BRANO DI PARTENZA
____
Tuttavia Crispi cadde per i risultati disastrosi della sua politica coloniale. Il 2 maggio del 1889 il primo Governo Crispi aveva sottoscritto con Menelik il trattato di Uccialli, che permetteva agli italiani di stanziarsi sull’altopiano a ovest di Massaua. Ma l’ordine impartito da Crispi al generale Baratieri di operare incessanti sconfinamenti ebbe un duplice effetto: spinse i vassalli di Menelik a unirsi al loro capo contro il pericolo italiano e mise in grado Menelik di denunciare il trattato di Uccialli (febbraio 1893). Fu la guerra, e le poche truppe italiane furono soverchiate ad Amba Alagi (7 – 12 – ‘95) e a Macallé (gennaio 1896). Furono inviati allora notevoli rinforzi in Africa al comando del generale Baldissèra. Ma ancora una volta Crispi non seppe attendere l’effetto dei provvedimenti presi. Con un imperioso telegramma in cui definiva la campagna del Baratieri una «tisi militare», ingiunse al generale l’immediato passaggio all’offensiva. Fu Adua. Quel 1° marzo 1896, con i seimila caduti ad Adua, l’Italia perdette probabilmente più vite umane che in tutte le guerre del Risorgimento. «Il Paese aspetta un’altra vittoria ed io l’aspetto completa» aveva telegrafato Crispi a Baratieri il 7 gennaio 1896. Crispi insomma aveva sperato in una clamorosa vittoria su Menelik per superare la grave crisi interna.
La disfatta di Adua segnò, invece, la sua fine politica. Le folle scesero in piazza a dimostrare «contro la guerra di Crispi». Il 5 marzo Crispi affrontò le bordate di insulti lanciati dai banchi dei deputati e annunciò le sue dimissioni senza nemmeno attendere il voto.

II-La politica di potenza

La Sinistra anticlericale prima e dopo il 1870 vede nel Kulturkampf di Bismarck una direttrice anti-cattolica da trapiantare in Italia e nella Real-politik del Cancelliere il modello di quella sintesi di potenza militare e spregiudicatezza diplomatica che aveva garantito il primato della Germania in Europa e che avrebbe potuto, se adottata dal nostro Paese, aprirgli le porte del futuro. Di qui il sogno di Crispi, una volta capo del Governo, di essere lui il Bismarck della nuova politica italiana. Di qui il suo pellegrinaggio a Berlino, con l’intento di trasformare la Triplice da strumento «difensivo» in alleanza difensiva-offensiva. Ma se è vero che Bismarck e Crispi sottoscrissero alcuni impegni segreti bilaterali in funzione antifrancese, la linea bismarckiana rimase sempre quella di non fare assolutamente della Triplice «una società di profitti» e di non avallare alcuna avventura da parte italiana.
In realtà Crispi, quando giunse al Governo, era da tempo un fervido ammiratore della politica realistica, o alla Bismarck come si diceva, cioè una politica nella quale sempre meno si dava peso ai principi che ci avevano guidati nel Risorgimento e sempre più ai fattori di potenza della nazione armata, ispirata solo dal proprio egoismo nei «necessari contrasti» di interessi fra Stati vicini. La Sinistra inoltre si era inventato il mito di una comunanza di idee e di fini del movimento germanico e in quello italiano, per dedurre che se la fortuna d’Italia coincideva con quella della Germania, dunque doveva contrastare con quella della Francia. Si capisce allora perché, al di là di fuggevoli schiarite, le tendenze di Crispi e dei suoi amici verso la Francia sono in ogni circostanza diffidenti e ostili e poco conta che si tratti della Francia del clerico-monarchico Mac Mahon o del repubblicanissimo Gambetta.
____
MATERIALE FORNITO
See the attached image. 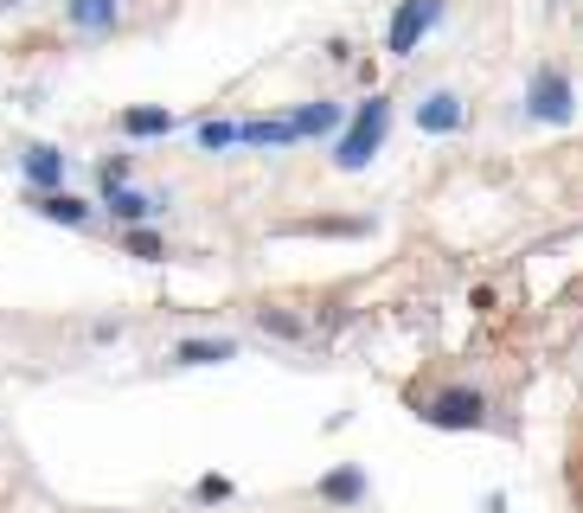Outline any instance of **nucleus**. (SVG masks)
I'll return each mask as SVG.
<instances>
[{"label":"nucleus","instance_id":"1","mask_svg":"<svg viewBox=\"0 0 583 513\" xmlns=\"http://www.w3.org/2000/svg\"><path fill=\"white\" fill-rule=\"evenodd\" d=\"M385 129H392V97H365L360 110L346 116L340 142H333V167H340V174H360L365 161L378 154V142H385Z\"/></svg>","mask_w":583,"mask_h":513},{"label":"nucleus","instance_id":"2","mask_svg":"<svg viewBox=\"0 0 583 513\" xmlns=\"http://www.w3.org/2000/svg\"><path fill=\"white\" fill-rule=\"evenodd\" d=\"M417 417L437 424V430H481L487 424V399L474 385H442L430 399H417Z\"/></svg>","mask_w":583,"mask_h":513},{"label":"nucleus","instance_id":"3","mask_svg":"<svg viewBox=\"0 0 583 513\" xmlns=\"http://www.w3.org/2000/svg\"><path fill=\"white\" fill-rule=\"evenodd\" d=\"M442 13H449V0H398V13H392V26H385V52H392V58H410L424 39L437 33Z\"/></svg>","mask_w":583,"mask_h":513},{"label":"nucleus","instance_id":"4","mask_svg":"<svg viewBox=\"0 0 583 513\" xmlns=\"http://www.w3.org/2000/svg\"><path fill=\"white\" fill-rule=\"evenodd\" d=\"M526 116L532 122H551V129H564L571 116H578V97H571V77L564 72H532V84H526Z\"/></svg>","mask_w":583,"mask_h":513},{"label":"nucleus","instance_id":"5","mask_svg":"<svg viewBox=\"0 0 583 513\" xmlns=\"http://www.w3.org/2000/svg\"><path fill=\"white\" fill-rule=\"evenodd\" d=\"M462 122H469V103H462L455 90H430V97L417 103V129H424V135H455Z\"/></svg>","mask_w":583,"mask_h":513},{"label":"nucleus","instance_id":"6","mask_svg":"<svg viewBox=\"0 0 583 513\" xmlns=\"http://www.w3.org/2000/svg\"><path fill=\"white\" fill-rule=\"evenodd\" d=\"M122 7L129 0H65V20H72V33H116V20H122Z\"/></svg>","mask_w":583,"mask_h":513},{"label":"nucleus","instance_id":"7","mask_svg":"<svg viewBox=\"0 0 583 513\" xmlns=\"http://www.w3.org/2000/svg\"><path fill=\"white\" fill-rule=\"evenodd\" d=\"M20 174L33 181V193H52V186L65 181V154L38 142V148H26V154H20Z\"/></svg>","mask_w":583,"mask_h":513},{"label":"nucleus","instance_id":"8","mask_svg":"<svg viewBox=\"0 0 583 513\" xmlns=\"http://www.w3.org/2000/svg\"><path fill=\"white\" fill-rule=\"evenodd\" d=\"M33 212L52 225H90V199H77V193H33Z\"/></svg>","mask_w":583,"mask_h":513},{"label":"nucleus","instance_id":"9","mask_svg":"<svg viewBox=\"0 0 583 513\" xmlns=\"http://www.w3.org/2000/svg\"><path fill=\"white\" fill-rule=\"evenodd\" d=\"M224 360H238V340H180L174 347V367H224Z\"/></svg>","mask_w":583,"mask_h":513},{"label":"nucleus","instance_id":"10","mask_svg":"<svg viewBox=\"0 0 583 513\" xmlns=\"http://www.w3.org/2000/svg\"><path fill=\"white\" fill-rule=\"evenodd\" d=\"M238 142L244 148H289V142H301V129H295L289 116H276V122H238Z\"/></svg>","mask_w":583,"mask_h":513},{"label":"nucleus","instance_id":"11","mask_svg":"<svg viewBox=\"0 0 583 513\" xmlns=\"http://www.w3.org/2000/svg\"><path fill=\"white\" fill-rule=\"evenodd\" d=\"M315 494H321V501H333V507H353V501L365 494V476H360V469H333V476L315 481Z\"/></svg>","mask_w":583,"mask_h":513},{"label":"nucleus","instance_id":"12","mask_svg":"<svg viewBox=\"0 0 583 513\" xmlns=\"http://www.w3.org/2000/svg\"><path fill=\"white\" fill-rule=\"evenodd\" d=\"M340 103H301V110L289 116L295 129H301V142H308V135H328V129H340Z\"/></svg>","mask_w":583,"mask_h":513},{"label":"nucleus","instance_id":"13","mask_svg":"<svg viewBox=\"0 0 583 513\" xmlns=\"http://www.w3.org/2000/svg\"><path fill=\"white\" fill-rule=\"evenodd\" d=\"M110 212L122 225H142V219H154V199H147V193H135V186H110Z\"/></svg>","mask_w":583,"mask_h":513},{"label":"nucleus","instance_id":"14","mask_svg":"<svg viewBox=\"0 0 583 513\" xmlns=\"http://www.w3.org/2000/svg\"><path fill=\"white\" fill-rule=\"evenodd\" d=\"M256 328L270 334V340H301V334H308V321H301V315H289V308H256Z\"/></svg>","mask_w":583,"mask_h":513},{"label":"nucleus","instance_id":"15","mask_svg":"<svg viewBox=\"0 0 583 513\" xmlns=\"http://www.w3.org/2000/svg\"><path fill=\"white\" fill-rule=\"evenodd\" d=\"M167 129H174V116H167V110H122V135H135V142L167 135Z\"/></svg>","mask_w":583,"mask_h":513},{"label":"nucleus","instance_id":"16","mask_svg":"<svg viewBox=\"0 0 583 513\" xmlns=\"http://www.w3.org/2000/svg\"><path fill=\"white\" fill-rule=\"evenodd\" d=\"M122 244H129V256H142V263H161V256H167V244H161L154 231H142V225H135V231H129Z\"/></svg>","mask_w":583,"mask_h":513},{"label":"nucleus","instance_id":"17","mask_svg":"<svg viewBox=\"0 0 583 513\" xmlns=\"http://www.w3.org/2000/svg\"><path fill=\"white\" fill-rule=\"evenodd\" d=\"M231 142H238V122H206V129H199V148H212V154L231 148Z\"/></svg>","mask_w":583,"mask_h":513},{"label":"nucleus","instance_id":"18","mask_svg":"<svg viewBox=\"0 0 583 513\" xmlns=\"http://www.w3.org/2000/svg\"><path fill=\"white\" fill-rule=\"evenodd\" d=\"M110 186H129V161H122V154L103 161V193H110Z\"/></svg>","mask_w":583,"mask_h":513},{"label":"nucleus","instance_id":"19","mask_svg":"<svg viewBox=\"0 0 583 513\" xmlns=\"http://www.w3.org/2000/svg\"><path fill=\"white\" fill-rule=\"evenodd\" d=\"M224 494H231V481H224V476H206V481H199V501H224Z\"/></svg>","mask_w":583,"mask_h":513},{"label":"nucleus","instance_id":"20","mask_svg":"<svg viewBox=\"0 0 583 513\" xmlns=\"http://www.w3.org/2000/svg\"><path fill=\"white\" fill-rule=\"evenodd\" d=\"M7 7H26V0H0V13H7Z\"/></svg>","mask_w":583,"mask_h":513}]
</instances>
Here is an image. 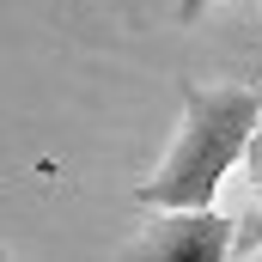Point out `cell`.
Here are the masks:
<instances>
[{
  "mask_svg": "<svg viewBox=\"0 0 262 262\" xmlns=\"http://www.w3.org/2000/svg\"><path fill=\"white\" fill-rule=\"evenodd\" d=\"M250 165H256V183H250V207H244V220L232 226V256H262V128L250 134V152H244Z\"/></svg>",
  "mask_w": 262,
  "mask_h": 262,
  "instance_id": "3957f363",
  "label": "cell"
},
{
  "mask_svg": "<svg viewBox=\"0 0 262 262\" xmlns=\"http://www.w3.org/2000/svg\"><path fill=\"white\" fill-rule=\"evenodd\" d=\"M128 256H140V262H226L232 256V220L213 213V201L207 207H159V220L140 226Z\"/></svg>",
  "mask_w": 262,
  "mask_h": 262,
  "instance_id": "7a4b0ae2",
  "label": "cell"
},
{
  "mask_svg": "<svg viewBox=\"0 0 262 262\" xmlns=\"http://www.w3.org/2000/svg\"><path fill=\"white\" fill-rule=\"evenodd\" d=\"M201 6H207V0H183V18H189V12H201Z\"/></svg>",
  "mask_w": 262,
  "mask_h": 262,
  "instance_id": "277c9868",
  "label": "cell"
},
{
  "mask_svg": "<svg viewBox=\"0 0 262 262\" xmlns=\"http://www.w3.org/2000/svg\"><path fill=\"white\" fill-rule=\"evenodd\" d=\"M262 128V92L250 85H183V122L159 171L134 189L146 207H207L244 165Z\"/></svg>",
  "mask_w": 262,
  "mask_h": 262,
  "instance_id": "6da1fadb",
  "label": "cell"
}]
</instances>
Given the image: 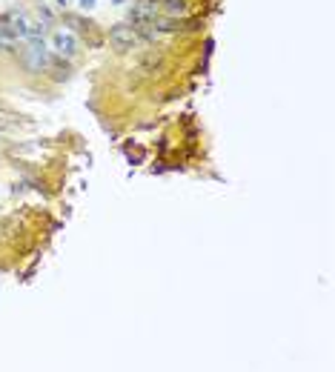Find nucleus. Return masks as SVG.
<instances>
[{"instance_id": "f257e3e1", "label": "nucleus", "mask_w": 335, "mask_h": 372, "mask_svg": "<svg viewBox=\"0 0 335 372\" xmlns=\"http://www.w3.org/2000/svg\"><path fill=\"white\" fill-rule=\"evenodd\" d=\"M20 60H23L26 69L35 72V75L49 72V66H52V55H49V49L43 46V40H32V43L20 52Z\"/></svg>"}, {"instance_id": "f03ea898", "label": "nucleus", "mask_w": 335, "mask_h": 372, "mask_svg": "<svg viewBox=\"0 0 335 372\" xmlns=\"http://www.w3.org/2000/svg\"><path fill=\"white\" fill-rule=\"evenodd\" d=\"M109 43H112L117 52L135 49V46H138V32H135V26H129V23H115L112 29H109Z\"/></svg>"}, {"instance_id": "7ed1b4c3", "label": "nucleus", "mask_w": 335, "mask_h": 372, "mask_svg": "<svg viewBox=\"0 0 335 372\" xmlns=\"http://www.w3.org/2000/svg\"><path fill=\"white\" fill-rule=\"evenodd\" d=\"M155 14H158L155 0H138L129 9V26H149V23H155Z\"/></svg>"}, {"instance_id": "20e7f679", "label": "nucleus", "mask_w": 335, "mask_h": 372, "mask_svg": "<svg viewBox=\"0 0 335 372\" xmlns=\"http://www.w3.org/2000/svg\"><path fill=\"white\" fill-rule=\"evenodd\" d=\"M52 46H55V52H58L60 58H72V55L78 52V40H75L72 32H55Z\"/></svg>"}, {"instance_id": "39448f33", "label": "nucleus", "mask_w": 335, "mask_h": 372, "mask_svg": "<svg viewBox=\"0 0 335 372\" xmlns=\"http://www.w3.org/2000/svg\"><path fill=\"white\" fill-rule=\"evenodd\" d=\"M163 9L169 14H186L189 6H186V0H163Z\"/></svg>"}, {"instance_id": "423d86ee", "label": "nucleus", "mask_w": 335, "mask_h": 372, "mask_svg": "<svg viewBox=\"0 0 335 372\" xmlns=\"http://www.w3.org/2000/svg\"><path fill=\"white\" fill-rule=\"evenodd\" d=\"M81 6H83V9H92V6H95V0H81Z\"/></svg>"}]
</instances>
____
ESERCIZIO SCRITTO 1
Riassumi in due frasi il brano su Crispi.
ESERCIZIO SCRITTO 2
Secondo il brano su Crispi, in quale data il primo Governo Crispi sottoscrisse con Menelik il trattato di Uccialli?

SOLUZIONE ESERCIZIO 1
Crispi cadde per i risultati disastrosi della sua politica coloniale: dopo la disfatta di Adua del 1° marzo 1896 annunciò le dimissioni il 5 marzo, senza nemmeno attendere il voto. Da tempo ammiratore della politica realistica alla Bismarck, sognava di essere il Bismarck della nuova politica italiana e di trasformare la Triplice in alleanza difensiva-offensiva, ma Bismarck non volle avallare alcuna avventura da parte italiana.

SOLUZIONE ESERCIZIO 2
Il 2 maggio 1889.